BEGIN Data extract
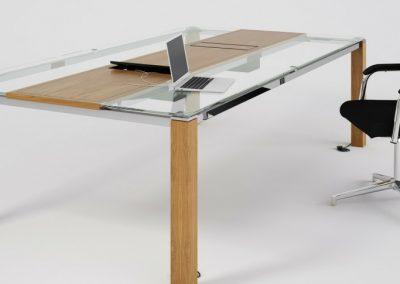 ref-6-oxford-glass-boardroom-table
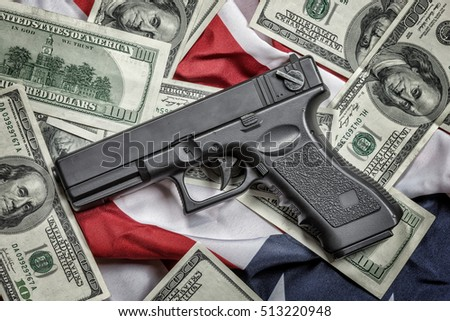 gun, dollar and american flag, toned like instagram filter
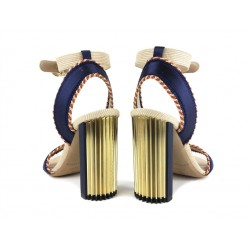 giorgio armani promotions sandales SandalesAR SAND PLISS T10 - SATIN - MARI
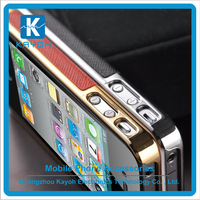 [kayoh] Luxury Cross Pattern PU Leather Case Metal Frame Edge Hard Protect Case For iphone 6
END Data extract
Requirement: Transcribe exactly the lines above, running from the one that contains "gun, dollar and" through the final line of the listing, and skip every picture.

Answer to this task:
 gun, dollar and american flag, toned like instagram filter
 giorgio armani promotions sandales SandalesAR SAND PLISS T10 - SATIN - MARI
 [kayoh] Luxury Cross Pattern PU Leather Case Metal Frame Edge Hard Protect Case For iphone 6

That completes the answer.